A pivotal post-launch interview
A week after GPT-5’s debut, OpenAI is rethinking how it retires models. In a new interview, Nick Turley—head of ChatGPT—explains why GPT-4o briefly disappeared, why it’s coming back, and how the company plans to manage model changes at unprecedented scale. He also describes features aimed at healthy usage, including overuse notifications, while noting ChatGPT reaches hundreds of millions of weekly users.
Turley told The Verge that OpenAI underestimated the emotional attachment many users felt for 4o. The attempt to simplify choices by replacing 4o outright with GPT-5 backfired for a sizable cohort of power users, leading the company to restore 4o availability (starting with certain tiers) and to work on a clearer deprecation schedule. The conversation offers rare insight into product strategy for one of the world’s most widely used consumer AI apps.

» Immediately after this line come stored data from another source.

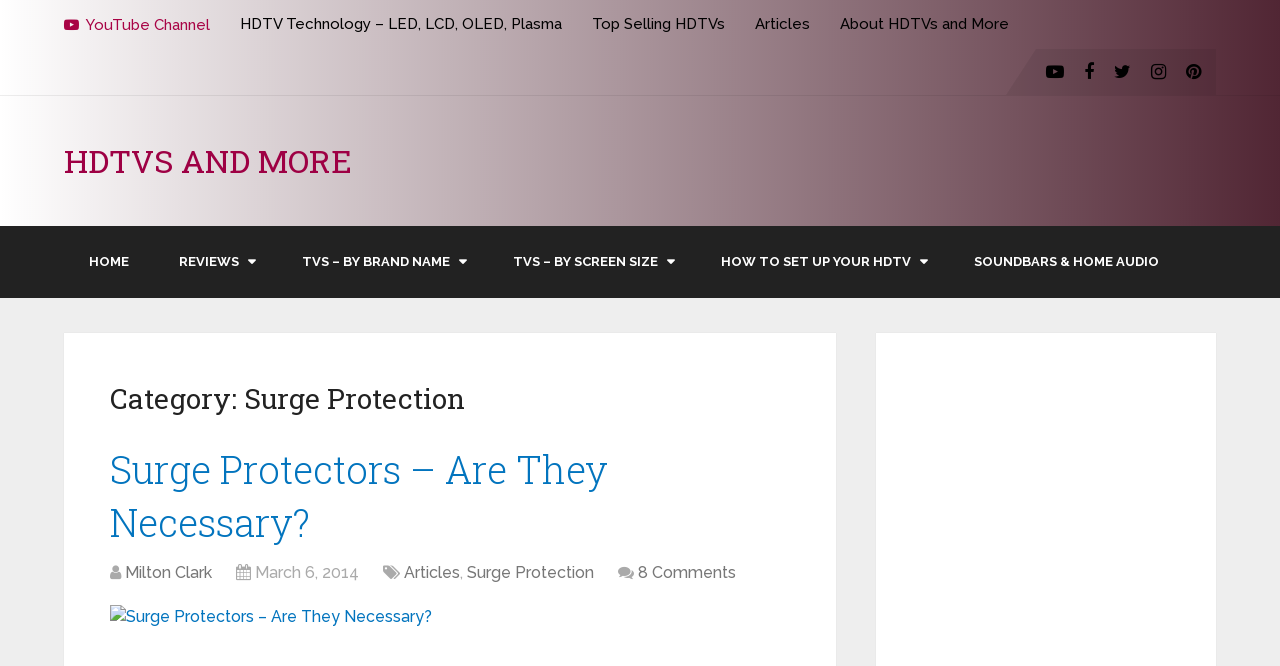

--- FILE ---
content_type: text/html; charset=utf-8
request_url: https://www.google.com/recaptcha/api2/aframe
body_size: 267
content:
<!DOCTYPE HTML><html><head><meta http-equiv="content-type" content="text/html; charset=UTF-8"></head><body><script nonce="I0n02FX20W5c4IxhO7PeJQ">/** Anti-fraud and anti-abuse applications only. See google.com/recaptcha */ try{var clients={'sodar':'https://pagead2.googlesyndication.com/pagead/sodar?'};window.addEventListener("message",function(a){try{if(a.source===window.parent){var b=JSON.parse(a.data);var c=clients[b['id']];if(c){var d=document.createElement('img');d.src=c+b['params']+'&rc='+(localStorage.getItem("rc::a")?sessionStorage.getItem("rc::b"):"");window.document.body.appendChild(d);sessionStorage.setItem("rc::e",parseInt(sessionStorage.getItem("rc::e")||0)+1);localStorage.setItem("rc::h",'1769613391855');}}}catch(b){}});window.parent.postMessage("_grecaptcha_ready", "*");}catch(b){}</script></body></html>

Why model changes are hard at this scale
OpenAI’s product philosophy favors simplicity: most users shouldn’t need to pick models; the system should select appropriately. But, as Turley noted, at “700 million” weekly users, even a minority preference translates into a large, vocal population. For professionals who tuned workflows, prompts, and expectations around 4o’s tone and behavior, abrupt removal disrupted work. The OpenAI GPT-5 rollout revealed that model personality isn’t a trivial detail—it’s part of the product contract.
Turley characterized the misstep as a learning moment. The team is now considering explicit deprecation timelines—akin to API lifecycles—and more configurability for power users, while maintaining a streamlined default for the majority. He also indicated ongoing work to bring some of 4o’s perceived “warmth” to GPT-5’s behavior, and highlighted a feature that lets users choose personalities as one way to address preference diversity.
Health, safety, and time well-spent
The interview also tackled concerns about overuse and sensitive topics. Turley said OpenAI consulted more than 90 experts across 30+ countries and has introduced “overuse notifications” that gently nudge users when their usage patterns look extreme. The goal, he said, is to build a product OpenAI could “unequivocally endorse to a struggling family member”—a striking standard for a consumer tech company, implying active efforts to mitigate unhealthy patterns, not just prevent overt harms.
At the same time, Turley reiterated that OpenAI’s business model does not depend on maximizing time-spent; the free-to-paid conversion path allows the team to prioritize user outcomes. That stance is notable amid broader debates about the societal impacts of AI chatbots and their role in advice-giving. The OpenAI GPT-5 rollout thus doubles as a design stance: shipping a more capable model isn’t enough; you must consider attachment, identity, and well-being.
What 4o’s return signals
Bringing 4o back signals a few things. First, model plurality inside a single product may be inevitable. Second, “feel” is a differentiator that can outweigh raw benchmark gains. Third, enterprises and pros need predictability; surprise model swaps can break workflows, governance reviews, and outputs that must be consistent over time.
For developers, the API has long had deprecation schedules. Extending a similar approach to end-user plans would mean calendar-based retirements, advanced notice, and perhaps a compatibility layer or “behavioral locks” that preserve a model’s tone for a defined period. That could resemble how cloud providers handle runtime or database version upgrades: configurable but time-bounded.
Competitive implications
The OpenAI GPT-5 rollout plays out against fierce competition. Rivals are pushing bigger context windows, memory features, and agentic capabilities. In this climate, product experience—latency, reliability, style, and trust—matters as much as peak capability. If OpenAI can combine GPT-5’s technical gains with user-controlled personality and clear deprecation guarantees, it maintains an edge with both mainstream users and power users who drive ecosystem mindshare.
What to watch next
Expect near-term “fast follows” refining GPT-5’s behavior, visibility into model selection, and clearer communications around model lifecycles. Watch for expanded personality controls and, possibly, enterprise-grade toggles that ensure consistent behavior during audits and long-running projects. Finally, monitor whether 4o remains available indefinitely or if OpenAI sets an eventual retirement date—with ample notice and migration tooling.
The interview marks a rare, candid window into the challenges of operating an AI product at planetary scale. OpenAI has learned that emotional attachment to AI is real, and that responsible product stewardship includes predictability, transparency, and safeguards for time well-spent. The next phase of the OpenAI GPT-5 rollout will test whether the company can harmonize pace of innovation with the stability users increasingly expect.